In Dennis v. Kellogg Co., No. 11-55674, at 8119 (9th Cir. July 13, 2012), the Ninth Circuit reversed certification of a settlement class, and remanded the case for further proceedings because the settlement provided for a nebulous cy pres award that the Court held was “not sufficiently related to the plaintiff class,” and because the attorneys’ fee award was excessive. The Dennis plaintiffs alleged that Kellogg falsely advertised the nutritional value of one of its cereals. The parties’ settlement agreement provided a fund of $2.75 million for distribution to class members on a claims-made basis—with any unclaimed portion being donated to “charities chosen by the parties and approved by the Court.” Kellogg also agreed to distribute $5.5 million “worth” of food items to charities to feed the indigent, and to pay class counsel’s attorneys’ fees and costs up to $2 million.
The Ninth Circuit’s held the cy pres portion of the settlement was “not sufficiently related to the plaintiff class” because the charities to receive any unclaimed funds were not identified, and because the recipients of the food donation—the indigent—bore no relation to the class members. The “cy pres distribution was an abuse of discretion because there was no reasonable certainty that any class member would benefit from it, even though the money would go to areas where the class members may live.” This appeal, and reversal, might have been avoided if the parties had more carefully crafted their settlement agreement to specifically identify the cy pres recipients, and ensured that the recipients were more sufficiently related to the class.

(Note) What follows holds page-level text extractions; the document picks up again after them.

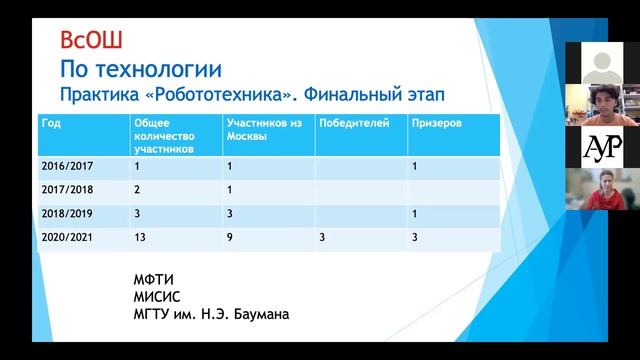 ВсОШ
По технологии
Практика «Робототехника». Финальный этап

| Год | Общее количество участников | Участников из Москвы | Победителей | Призеров |
|---|---|---|---|---|
| 2016/2017 | 1 | 1 | | 1 |
| 2017/2018 | 2 | 1 | | |
| 2018/2019 | 3 | 3 | | 1 |
| 2020/2021 | 13 | 9 | 3 | 3 |

МФТИ
МИСИС
МГТУ им. Н.Э. Баумана

АУР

The Fifth Circuit also recently addressed the use of cy pres in another appeal that could possibly have been avoided. In Klier v. Elf Atochem North America, Inc., 658 F.3d 468 (5th Cir. 2011), the class members were divided into subclasses by their claims for ease of distribution. The members of one subclass did not claim all of their funds and the settlement agreement did not address what should happen to the unclaimed funds. The district court ordered the remaining funds to be distributed to a charity under cy pres, and several members of another subclass sued, claiming that the funds should instead be redistributed to them. The Fifth Circuit concluded that when the terms of a settlement agreement are “insufficient to overcome the presumptions that the settlement provides for further distribution to class members, there is no occasion for charitable gifts, and cy pres must remain offstage.” Since the funds belonged to the class as a whole, they could not be said to be unclaimed, and had to be returned to the remaining class members. If parties want unclaimed funds to be distributed to a charity, they need to ensure their agreement properly provides for that.

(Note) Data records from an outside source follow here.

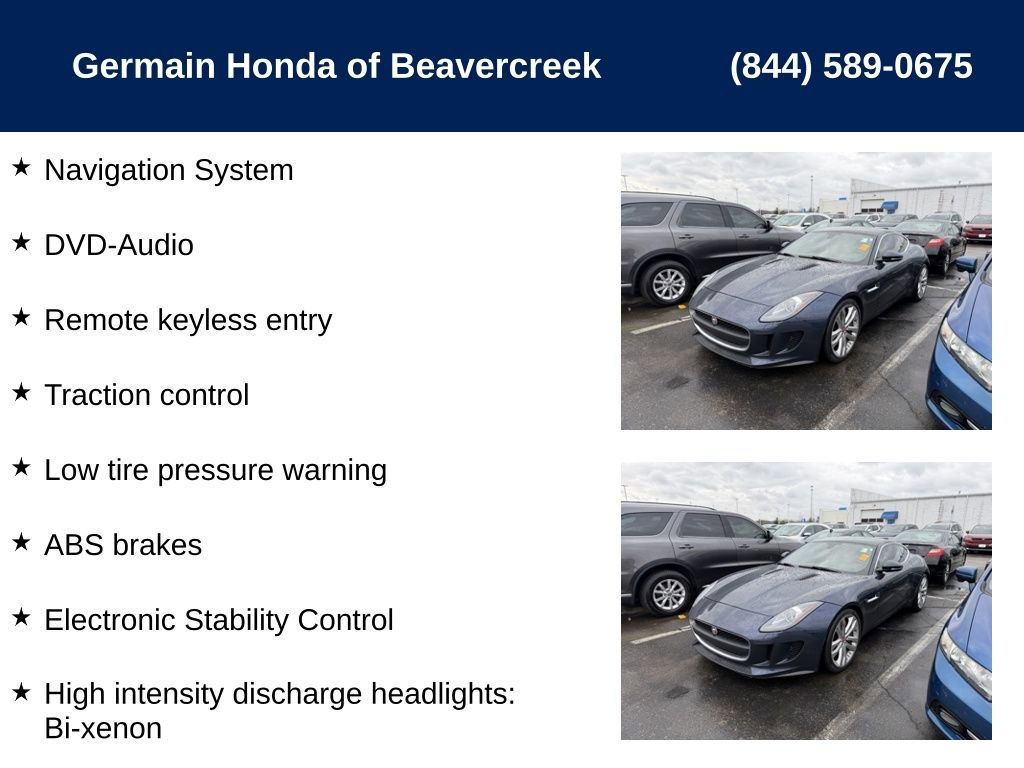 Germain Honda of Beavercreek (844) 589-0675

★ Navigation System

★ DVD-Audio

★ Remote keyless entry

★ Traction control

★ Low tire pressure warning

★ ABS brakes

★ Electronic Stability Control

★ High intensity discharge headlights: Bi-xenon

Though not at issue in Dennis or Klier, parties to a class settlement must also consider the state law implications of unclaimed settlement funds, including unclaimed property laws and, in several states, specific cy pres statutes. If a settlement creates a property right for each class member, funds left unclaimed may escheat to the state. And some states, including California, North Carolina, and Illinois, have statutes expressly addressing the use of cy pres in class actions.
Detailed planning for the distribution of funds at the outset of the settlement agreement will greatly reduce later challenges to, and possible reversal of, a class settlement. It requires more work at the front end, but ensuring your hard-won settlement survives scrutiny is worth the effort.